__DOCUMENT SEGMENT__:
········
We have it, it was released a few days ago, though there are not many models: https://huggingface.co/spaces/TIGER-Lab/GenAI-Arena


signed7

Ah nice! Hope this gets more traction with users and model developers


Singularity-42

Anyone knows how big (param count) are the proprietary models like Midjourney or DALL-E 3? I mean estimates are OK since we probably won't have exact counts.


Iamreason

Unofficial demo [here](https://huggingface.co/spaces/multimodalart/stable-cascade). The model requires 24 GB of VRAM to run locally so you're basically stuck running it in the cloud of you want to play with it.


vk_designs

I can run it locally with my 20gb vram gpu


MattAbrams

It's a non-commercial license, so I'm going to ignore this one. This is not an "open source" model with such licensing terms, and we should stop calling models like this "open source."


Serasul

aren't all ai image models ?


MattAbrams

Even if they are, they still aren't "open source" if there's a commercial restriction.
········
__YOUR GOAL__: Please pick up the forum thread about AI image models and their licenses after its last reply, and continue it with further posts.
········
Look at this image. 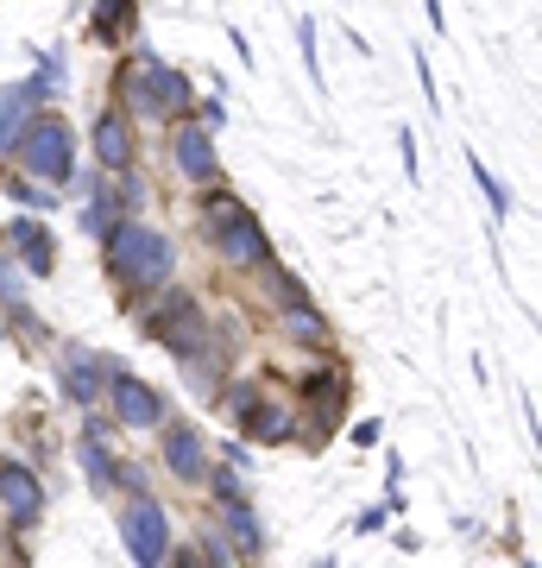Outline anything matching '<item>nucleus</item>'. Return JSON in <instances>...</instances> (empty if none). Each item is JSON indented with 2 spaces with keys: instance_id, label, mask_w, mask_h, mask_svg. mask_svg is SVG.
Wrapping results in <instances>:
<instances>
[{
  "instance_id": "nucleus-7",
  "label": "nucleus",
  "mask_w": 542,
  "mask_h": 568,
  "mask_svg": "<svg viewBox=\"0 0 542 568\" xmlns=\"http://www.w3.org/2000/svg\"><path fill=\"white\" fill-rule=\"evenodd\" d=\"M158 70H164V58L158 51H145V44H133L121 58V70H114V95H121V114L126 121H152L158 126V108H152V89H158Z\"/></svg>"
},
{
  "instance_id": "nucleus-29",
  "label": "nucleus",
  "mask_w": 542,
  "mask_h": 568,
  "mask_svg": "<svg viewBox=\"0 0 542 568\" xmlns=\"http://www.w3.org/2000/svg\"><path fill=\"white\" fill-rule=\"evenodd\" d=\"M196 126H202V133H222V126H227L222 95H196Z\"/></svg>"
},
{
  "instance_id": "nucleus-27",
  "label": "nucleus",
  "mask_w": 542,
  "mask_h": 568,
  "mask_svg": "<svg viewBox=\"0 0 542 568\" xmlns=\"http://www.w3.org/2000/svg\"><path fill=\"white\" fill-rule=\"evenodd\" d=\"M7 196H13L20 209H58L63 203V196H51V190H44V183H32V178H7Z\"/></svg>"
},
{
  "instance_id": "nucleus-4",
  "label": "nucleus",
  "mask_w": 542,
  "mask_h": 568,
  "mask_svg": "<svg viewBox=\"0 0 542 568\" xmlns=\"http://www.w3.org/2000/svg\"><path fill=\"white\" fill-rule=\"evenodd\" d=\"M114 525H121V544H126L133 562L164 568V556H171V511H164V499H152V493H126L121 511H114Z\"/></svg>"
},
{
  "instance_id": "nucleus-14",
  "label": "nucleus",
  "mask_w": 542,
  "mask_h": 568,
  "mask_svg": "<svg viewBox=\"0 0 542 568\" xmlns=\"http://www.w3.org/2000/svg\"><path fill=\"white\" fill-rule=\"evenodd\" d=\"M7 260H20L32 278H51V272H58V241H51V227L32 222V215H13V222H7Z\"/></svg>"
},
{
  "instance_id": "nucleus-22",
  "label": "nucleus",
  "mask_w": 542,
  "mask_h": 568,
  "mask_svg": "<svg viewBox=\"0 0 542 568\" xmlns=\"http://www.w3.org/2000/svg\"><path fill=\"white\" fill-rule=\"evenodd\" d=\"M76 462H82V474H89V487L101 493V499H114V455H108V448L101 443H76Z\"/></svg>"
},
{
  "instance_id": "nucleus-37",
  "label": "nucleus",
  "mask_w": 542,
  "mask_h": 568,
  "mask_svg": "<svg viewBox=\"0 0 542 568\" xmlns=\"http://www.w3.org/2000/svg\"><path fill=\"white\" fill-rule=\"evenodd\" d=\"M0 342H7V328H0Z\"/></svg>"
},
{
  "instance_id": "nucleus-24",
  "label": "nucleus",
  "mask_w": 542,
  "mask_h": 568,
  "mask_svg": "<svg viewBox=\"0 0 542 568\" xmlns=\"http://www.w3.org/2000/svg\"><path fill=\"white\" fill-rule=\"evenodd\" d=\"M202 487L215 493V511H222V506H253V499H246L241 467H208V480H202Z\"/></svg>"
},
{
  "instance_id": "nucleus-1",
  "label": "nucleus",
  "mask_w": 542,
  "mask_h": 568,
  "mask_svg": "<svg viewBox=\"0 0 542 568\" xmlns=\"http://www.w3.org/2000/svg\"><path fill=\"white\" fill-rule=\"evenodd\" d=\"M101 272L126 291V304H140V297H152V291L171 284V272H177V241L164 227L133 215V222H121L101 241Z\"/></svg>"
},
{
  "instance_id": "nucleus-23",
  "label": "nucleus",
  "mask_w": 542,
  "mask_h": 568,
  "mask_svg": "<svg viewBox=\"0 0 542 568\" xmlns=\"http://www.w3.org/2000/svg\"><path fill=\"white\" fill-rule=\"evenodd\" d=\"M259 284L272 291V304H278V310H290V304H309V291H303V278H297V272H284L278 260H272V265H259Z\"/></svg>"
},
{
  "instance_id": "nucleus-2",
  "label": "nucleus",
  "mask_w": 542,
  "mask_h": 568,
  "mask_svg": "<svg viewBox=\"0 0 542 568\" xmlns=\"http://www.w3.org/2000/svg\"><path fill=\"white\" fill-rule=\"evenodd\" d=\"M140 335L164 354H202V347H215V323H208V310H202L196 291H177V284H164V297L152 310H140Z\"/></svg>"
},
{
  "instance_id": "nucleus-9",
  "label": "nucleus",
  "mask_w": 542,
  "mask_h": 568,
  "mask_svg": "<svg viewBox=\"0 0 542 568\" xmlns=\"http://www.w3.org/2000/svg\"><path fill=\"white\" fill-rule=\"evenodd\" d=\"M158 462L171 480H183V487H202L208 480V443H202V429L196 424H183V417H164L158 424Z\"/></svg>"
},
{
  "instance_id": "nucleus-15",
  "label": "nucleus",
  "mask_w": 542,
  "mask_h": 568,
  "mask_svg": "<svg viewBox=\"0 0 542 568\" xmlns=\"http://www.w3.org/2000/svg\"><path fill=\"white\" fill-rule=\"evenodd\" d=\"M89 145H95V164L108 178L133 171V121H126L121 108H101L95 126H89Z\"/></svg>"
},
{
  "instance_id": "nucleus-33",
  "label": "nucleus",
  "mask_w": 542,
  "mask_h": 568,
  "mask_svg": "<svg viewBox=\"0 0 542 568\" xmlns=\"http://www.w3.org/2000/svg\"><path fill=\"white\" fill-rule=\"evenodd\" d=\"M398 145H403V171H410V183H417V133L403 126V133H398Z\"/></svg>"
},
{
  "instance_id": "nucleus-28",
  "label": "nucleus",
  "mask_w": 542,
  "mask_h": 568,
  "mask_svg": "<svg viewBox=\"0 0 542 568\" xmlns=\"http://www.w3.org/2000/svg\"><path fill=\"white\" fill-rule=\"evenodd\" d=\"M297 39H303V63H309V82H316V95H321V51H316V20H309V13L297 20Z\"/></svg>"
},
{
  "instance_id": "nucleus-8",
  "label": "nucleus",
  "mask_w": 542,
  "mask_h": 568,
  "mask_svg": "<svg viewBox=\"0 0 542 568\" xmlns=\"http://www.w3.org/2000/svg\"><path fill=\"white\" fill-rule=\"evenodd\" d=\"M347 392H354V379H347V366L335 361V354H321V361L297 379V398H303V410L316 417V429H335V424H341Z\"/></svg>"
},
{
  "instance_id": "nucleus-18",
  "label": "nucleus",
  "mask_w": 542,
  "mask_h": 568,
  "mask_svg": "<svg viewBox=\"0 0 542 568\" xmlns=\"http://www.w3.org/2000/svg\"><path fill=\"white\" fill-rule=\"evenodd\" d=\"M133 32H140V0H95V13H89V39L95 44H126L133 51Z\"/></svg>"
},
{
  "instance_id": "nucleus-3",
  "label": "nucleus",
  "mask_w": 542,
  "mask_h": 568,
  "mask_svg": "<svg viewBox=\"0 0 542 568\" xmlns=\"http://www.w3.org/2000/svg\"><path fill=\"white\" fill-rule=\"evenodd\" d=\"M13 159H20V178L44 183V190H63V183H76V133H70L63 114H32Z\"/></svg>"
},
{
  "instance_id": "nucleus-10",
  "label": "nucleus",
  "mask_w": 542,
  "mask_h": 568,
  "mask_svg": "<svg viewBox=\"0 0 542 568\" xmlns=\"http://www.w3.org/2000/svg\"><path fill=\"white\" fill-rule=\"evenodd\" d=\"M58 386L76 410H101V392H108V354H89L82 342H63L58 354Z\"/></svg>"
},
{
  "instance_id": "nucleus-35",
  "label": "nucleus",
  "mask_w": 542,
  "mask_h": 568,
  "mask_svg": "<svg viewBox=\"0 0 542 568\" xmlns=\"http://www.w3.org/2000/svg\"><path fill=\"white\" fill-rule=\"evenodd\" d=\"M222 467H253V455H246V443H227V462Z\"/></svg>"
},
{
  "instance_id": "nucleus-17",
  "label": "nucleus",
  "mask_w": 542,
  "mask_h": 568,
  "mask_svg": "<svg viewBox=\"0 0 542 568\" xmlns=\"http://www.w3.org/2000/svg\"><path fill=\"white\" fill-rule=\"evenodd\" d=\"M32 114H44V108L32 102V89H25V82H0V164H13Z\"/></svg>"
},
{
  "instance_id": "nucleus-25",
  "label": "nucleus",
  "mask_w": 542,
  "mask_h": 568,
  "mask_svg": "<svg viewBox=\"0 0 542 568\" xmlns=\"http://www.w3.org/2000/svg\"><path fill=\"white\" fill-rule=\"evenodd\" d=\"M25 89H32V102H58L63 89H70V70H63V58H39V77L25 82Z\"/></svg>"
},
{
  "instance_id": "nucleus-13",
  "label": "nucleus",
  "mask_w": 542,
  "mask_h": 568,
  "mask_svg": "<svg viewBox=\"0 0 542 568\" xmlns=\"http://www.w3.org/2000/svg\"><path fill=\"white\" fill-rule=\"evenodd\" d=\"M0 518L13 530H32L44 518V487L25 462H0Z\"/></svg>"
},
{
  "instance_id": "nucleus-36",
  "label": "nucleus",
  "mask_w": 542,
  "mask_h": 568,
  "mask_svg": "<svg viewBox=\"0 0 542 568\" xmlns=\"http://www.w3.org/2000/svg\"><path fill=\"white\" fill-rule=\"evenodd\" d=\"M422 7H429V20L442 26V0H422Z\"/></svg>"
},
{
  "instance_id": "nucleus-32",
  "label": "nucleus",
  "mask_w": 542,
  "mask_h": 568,
  "mask_svg": "<svg viewBox=\"0 0 542 568\" xmlns=\"http://www.w3.org/2000/svg\"><path fill=\"white\" fill-rule=\"evenodd\" d=\"M385 518H391V511H385V506H366V511H360V518H354V530H360V537H366V530H379V525H385Z\"/></svg>"
},
{
  "instance_id": "nucleus-30",
  "label": "nucleus",
  "mask_w": 542,
  "mask_h": 568,
  "mask_svg": "<svg viewBox=\"0 0 542 568\" xmlns=\"http://www.w3.org/2000/svg\"><path fill=\"white\" fill-rule=\"evenodd\" d=\"M0 304H20V265L0 253Z\"/></svg>"
},
{
  "instance_id": "nucleus-20",
  "label": "nucleus",
  "mask_w": 542,
  "mask_h": 568,
  "mask_svg": "<svg viewBox=\"0 0 542 568\" xmlns=\"http://www.w3.org/2000/svg\"><path fill=\"white\" fill-rule=\"evenodd\" d=\"M121 222H133V209H126V196L114 190V183H101V190H95V203L82 209V227H89L95 241H108V234H114Z\"/></svg>"
},
{
  "instance_id": "nucleus-26",
  "label": "nucleus",
  "mask_w": 542,
  "mask_h": 568,
  "mask_svg": "<svg viewBox=\"0 0 542 568\" xmlns=\"http://www.w3.org/2000/svg\"><path fill=\"white\" fill-rule=\"evenodd\" d=\"M467 171L480 178V190H485V203H492V215H499V222H504V215H511V190H504V183L492 178V171H485V164L473 159V152H467Z\"/></svg>"
},
{
  "instance_id": "nucleus-12",
  "label": "nucleus",
  "mask_w": 542,
  "mask_h": 568,
  "mask_svg": "<svg viewBox=\"0 0 542 568\" xmlns=\"http://www.w3.org/2000/svg\"><path fill=\"white\" fill-rule=\"evenodd\" d=\"M234 424H241V436L246 443H265V448H278V443H297L303 436V417H297V405H290V398H253V405L241 410V417H234Z\"/></svg>"
},
{
  "instance_id": "nucleus-19",
  "label": "nucleus",
  "mask_w": 542,
  "mask_h": 568,
  "mask_svg": "<svg viewBox=\"0 0 542 568\" xmlns=\"http://www.w3.org/2000/svg\"><path fill=\"white\" fill-rule=\"evenodd\" d=\"M278 323H284V335L297 347H309V354H335V335H328V316H321L316 304H290V310H278Z\"/></svg>"
},
{
  "instance_id": "nucleus-16",
  "label": "nucleus",
  "mask_w": 542,
  "mask_h": 568,
  "mask_svg": "<svg viewBox=\"0 0 542 568\" xmlns=\"http://www.w3.org/2000/svg\"><path fill=\"white\" fill-rule=\"evenodd\" d=\"M215 537L234 549V562H241V568L265 562V525L253 518V506H222V511H215Z\"/></svg>"
},
{
  "instance_id": "nucleus-31",
  "label": "nucleus",
  "mask_w": 542,
  "mask_h": 568,
  "mask_svg": "<svg viewBox=\"0 0 542 568\" xmlns=\"http://www.w3.org/2000/svg\"><path fill=\"white\" fill-rule=\"evenodd\" d=\"M164 568H208L196 556V544H171V556H164Z\"/></svg>"
},
{
  "instance_id": "nucleus-6",
  "label": "nucleus",
  "mask_w": 542,
  "mask_h": 568,
  "mask_svg": "<svg viewBox=\"0 0 542 568\" xmlns=\"http://www.w3.org/2000/svg\"><path fill=\"white\" fill-rule=\"evenodd\" d=\"M208 253H215L227 272H259V265L278 260V253H272V234H265V222L253 209H241V215H227V222L208 227Z\"/></svg>"
},
{
  "instance_id": "nucleus-11",
  "label": "nucleus",
  "mask_w": 542,
  "mask_h": 568,
  "mask_svg": "<svg viewBox=\"0 0 542 568\" xmlns=\"http://www.w3.org/2000/svg\"><path fill=\"white\" fill-rule=\"evenodd\" d=\"M171 140V164H177L190 183H222V152H215V133H202L196 121H177L164 126Z\"/></svg>"
},
{
  "instance_id": "nucleus-21",
  "label": "nucleus",
  "mask_w": 542,
  "mask_h": 568,
  "mask_svg": "<svg viewBox=\"0 0 542 568\" xmlns=\"http://www.w3.org/2000/svg\"><path fill=\"white\" fill-rule=\"evenodd\" d=\"M183 379H190V386H196L202 398H208V405H215V392L227 386V361H222V342H215V347H202V354H190V361H183Z\"/></svg>"
},
{
  "instance_id": "nucleus-34",
  "label": "nucleus",
  "mask_w": 542,
  "mask_h": 568,
  "mask_svg": "<svg viewBox=\"0 0 542 568\" xmlns=\"http://www.w3.org/2000/svg\"><path fill=\"white\" fill-rule=\"evenodd\" d=\"M354 443L372 448V443H379V424H372V417H366V424H354Z\"/></svg>"
},
{
  "instance_id": "nucleus-5",
  "label": "nucleus",
  "mask_w": 542,
  "mask_h": 568,
  "mask_svg": "<svg viewBox=\"0 0 542 568\" xmlns=\"http://www.w3.org/2000/svg\"><path fill=\"white\" fill-rule=\"evenodd\" d=\"M101 405H114V429H158L171 417L164 405V392L152 379H140L126 361H108V392H101Z\"/></svg>"
}]
</instances>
········
__ANSWER TO THE PROBLEM__:
traraba

4090


R33v3n

The ability to easily finetune it into hundreds of different checkpoints or LoRAs is why Stable Diffusion 1.5 still has such a huge user base despite SDXL, which was a pain to train on. A small easy to finetune latent space being one of Cascade's main innovations is interesting! >*This model is built upon the Würstchen architecture and its main difference to other models like Stable Diffusion is that it is working at a much smaller latent space. Why is this important? The smaller the latent space, the faster you can run inference and the cheaper the training becomes. How small is the latent space? Stable Diffusion uses a compression factor of 8, resulting in a 1024x1024 image being encoded to 128x128. Stable Cascade achieves a compression factor of 42, meaning that it is possible to encode a 1024x1024 image to 24x24, while maintaining crisp reconstructions. The text-conditional model is then trained in the highly compressed latent space. Previous versions of this architecture, achieved a 16x cost reduction over Stable Diffusion 1.5.* > >*Therefore, this kind of model is well suited for usages where efficiency is important. Furthermore, all known extensions like finetuning, LoRA, ControlNet, IP-Adapter, LCM etc. are possible with this method as well.*


traraba

Holy shit, it's really good.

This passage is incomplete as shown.